→ Excerpts from a spatial dataset:
——————————

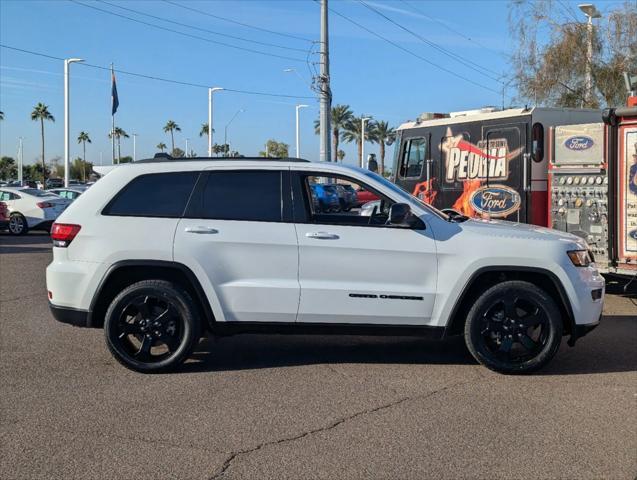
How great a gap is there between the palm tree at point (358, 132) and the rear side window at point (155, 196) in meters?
64.3

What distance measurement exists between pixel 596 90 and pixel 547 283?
17.0 metres

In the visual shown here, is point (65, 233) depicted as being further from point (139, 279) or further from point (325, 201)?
point (325, 201)

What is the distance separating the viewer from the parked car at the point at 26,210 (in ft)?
68.1

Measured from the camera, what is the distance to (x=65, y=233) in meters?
5.95

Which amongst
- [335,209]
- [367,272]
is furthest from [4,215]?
[367,272]

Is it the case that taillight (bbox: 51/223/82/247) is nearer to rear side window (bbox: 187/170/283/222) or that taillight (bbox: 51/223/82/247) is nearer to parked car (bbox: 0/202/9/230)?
rear side window (bbox: 187/170/283/222)

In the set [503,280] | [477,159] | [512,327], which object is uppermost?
[477,159]

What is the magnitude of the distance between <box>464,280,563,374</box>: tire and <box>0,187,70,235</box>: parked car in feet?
57.7

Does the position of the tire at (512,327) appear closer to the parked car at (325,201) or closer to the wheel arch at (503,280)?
the wheel arch at (503,280)

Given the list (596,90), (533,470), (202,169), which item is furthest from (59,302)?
(596,90)

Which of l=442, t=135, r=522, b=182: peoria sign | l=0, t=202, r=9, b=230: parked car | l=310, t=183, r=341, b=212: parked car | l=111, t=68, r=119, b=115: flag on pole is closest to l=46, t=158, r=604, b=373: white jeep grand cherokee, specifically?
l=310, t=183, r=341, b=212: parked car

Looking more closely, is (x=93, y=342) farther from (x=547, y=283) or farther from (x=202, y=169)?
(x=547, y=283)

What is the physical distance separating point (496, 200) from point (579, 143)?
62.7 inches

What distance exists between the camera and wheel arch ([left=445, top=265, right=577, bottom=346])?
582 cm
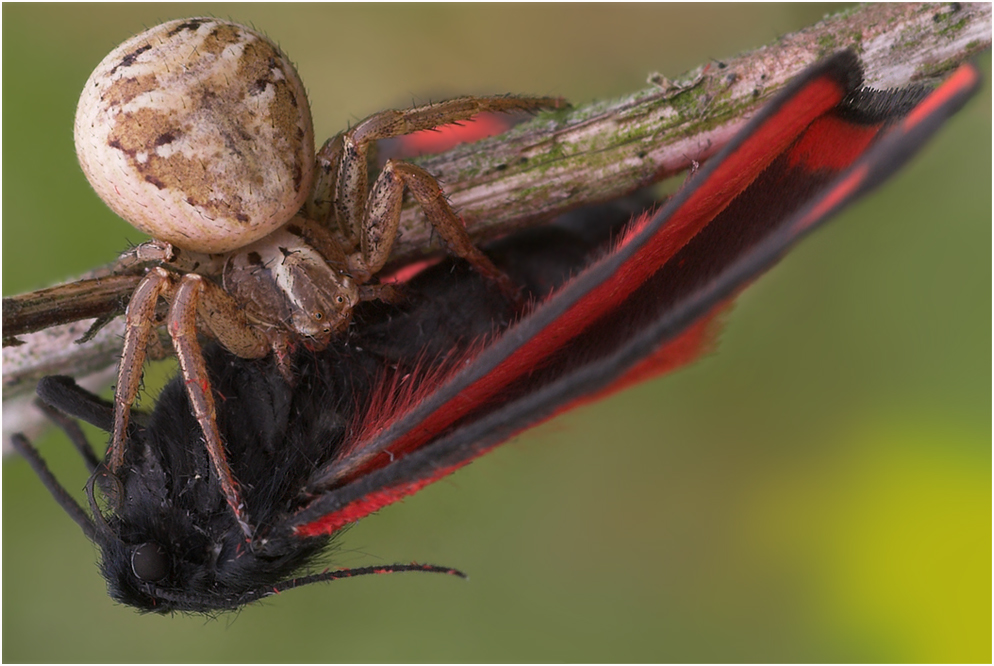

——————————

Set down all of the material above word for word, omitting the pictures.

How great a gap is there between the palm tree at point (358, 132) and the rear side window at point (155, 196) in meters?
64.3

What distance measurement exists between pixel 596 90 and pixel 547 283?
17.0 metres

In the visual shown here, is point (65, 233) depicted as being further from point (139, 279) or further from point (325, 201)?
point (325, 201)

What is the distance separating the viewer from the parked car at the point at 26,210 (in ft)?
68.1

Measured from the camera, what is the distance to (x=65, y=233) in meters?
5.95

Which amongst
- [335,209]
- [367,272]
is furthest from [4,215]?
[367,272]

Is it the case that taillight (bbox: 51/223/82/247) is nearer to rear side window (bbox: 187/170/283/222) or that taillight (bbox: 51/223/82/247) is nearer to parked car (bbox: 0/202/9/230)?
rear side window (bbox: 187/170/283/222)

In the set [503,280] | [477,159] | [512,327], which object is uppermost?
[477,159]

What is the magnitude of the distance between <box>464,280,563,374</box>: tire and <box>0,187,70,235</box>: parked car in feet?
57.7

Does the position of the tire at (512,327) appear closer to the parked car at (325,201) or closer to the wheel arch at (503,280)?
the wheel arch at (503,280)

Given the list (596,90), (533,470), (202,169), which item is furthest from (59,302)?
(596,90)

Which of l=442, t=135, r=522, b=182: peoria sign | l=0, t=202, r=9, b=230: parked car | l=310, t=183, r=341, b=212: parked car | l=111, t=68, r=119, b=115: flag on pole is closest to l=46, t=158, r=604, b=373: white jeep grand cherokee, specifically?
l=310, t=183, r=341, b=212: parked car

Looking more closely, is (x=93, y=342) farther from (x=547, y=283) or farther from (x=202, y=169)?
(x=547, y=283)

What is the physical distance separating point (496, 200) from point (579, 143)?
62.7 inches

What distance exists between the camera and wheel arch ([left=445, top=265, right=577, bottom=346])?
582 cm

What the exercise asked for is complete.